EXTRAIT DE PAGE>
________________________

Lorsqu’un couple se sépare, vient le temps des comptes et du partage.
Si le patrimoine appartient généralement aux membres du couple par parts égales, il est probable que l’un va invoquer sa plus grande participation dans la constitution de ce patrimoine ou d’une partie de celui-ci (immeuble par exemple) pour des raisons variables : revenus plus élevés ou même uniques dans le couple si l’autre se charge de l’éducation des enfants, perception d’un héritage ou obtention d’un don familial, travail en nature dans l’immeuble, investissement d’argent propre, etc.
En communauté des biens (régime matrimonial applicable aux couples mariés sans contrat de mariage), cette question est réglée par le mécanisme des « récompenses » visé aux articles 1432 à 1439 du Code civil ;
Dans tous les autres cas – couples non mariés, cohabitants légaux, couples mariés sous un régime de séparation des biens -, la question est réglée par le mécanisme jurisprudentiel (issu, en d’autres termes, non d’une loi mais de la pratique des tribunaux) de l’enrichissement sans cause théorisé depuis une trentaine d’années.
Pour les couples mariés en séparation de biens, un autre mécanisme peut être prévu depuis peu, le « correctif en équité ».
Je vais exposer ces deux derniers mécanismes, d’autant que l’enrichissement sans cause va être prochainement ajouté dans le Code civil, lors de sa réforme imminente.
- Le correctif en équité :
Depuis le 1er septembre 2018, l’article 1474/1 du Code civil permet aux époux de faire choix, dans leur contrat de mariage de séparation de biens, d’un régime d’indemnisation visant à rencontrer les conséquences manifestement inéquitables que créerait leur régime matrimonial au cours du mariage.
Le « correctif en équité » – c’est son nom – n’est pas obligatoire, mais fera probablement l’objet d’une discussion avec le notaire chargé rédiger le contrat de mariage.
S’il est adopté, il donnera le droit au tribunal de la famille d’allouer, en équité, à l’époux qui le demandera, une indemnité compensant sa position de faiblesse dans la constitution du patrimoine conjugal.
La clause de correctif en équité constitue donc un mandat donné aux autorités judiciaires pour corriger, si c’est le cas, les inégalités creusées entre les époux au cours du mariage.

________________________

CONSIGNE ÉCRITE> Reprenez le texte sur le partage du patrimoine des couples séparés et poursuivez-le après sa dernière phrase.

DONNÉES FOURNIES>
________________________

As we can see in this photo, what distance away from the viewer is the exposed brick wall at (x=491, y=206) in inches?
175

________________________

LA RÉPONSE>
Elle est encadrée de la manière suivante :
a) Champ d’application :
L’article 1474/1 ne s’applique, encore une fois, que pour les régimes de séparation de biens, qu’il soient convenu à l’occasion du mariage ou dans le cours du mariage (en effet la modification du régime matrimonial durant le mariage est tout à fait possible et a été encore simplifiée par la dernière réforme).
b) Conditions :
L’octroi d’une indemnité à charge d’un époux en faveur de l’autre est subordonné à la réunion de cinq conditions :
- Divorce pour cause de désunion irrémédiable
L’indemnisation ne sera octroyée qu’en cas de divorce pour cause de désunion irrémédiable, à l’exclusion du divorce par consentement mutuel.
C’est logique puisque ce dernier divorce implique un accord sur toutes les conséquences du divorce, en ce compris le droit à une éventuelle indemnisation.
Il en est de même en cas de décès, où le droit successoral joue en faveur du conjoint survivant puisqu’il lui offre l’usufruit des biens du défunt.
- Un époux formulant une demande d’indemnité
L’application du correctif nécessite une demande d’un des époux dans le cadre de la procédure en liquidation-partage, et donc devant le tribunal de la famille.
C’est au notaire chargé de la liquidation-partage et, ensuite, au tribunal de la famille que reviendra la charge d’octroyer ou non cette indemnité et d’évaluer son montant en fonction des arguments des parties.
- Des circonstances modifiées défavorablement
Ce terme de « circonstances » devra faire l’objet d’une appréciation des tribunaux puisqu’il n’est nullement défini dans la loi, ni par les travaux parlementaires.
Concrètement, le tribunal fera la comparaison entre les patrimoines des deux époux au moment du mariage et à la fin de celui-ci, afin d’apprécier si les circonstances se sont modifiées défavorablement.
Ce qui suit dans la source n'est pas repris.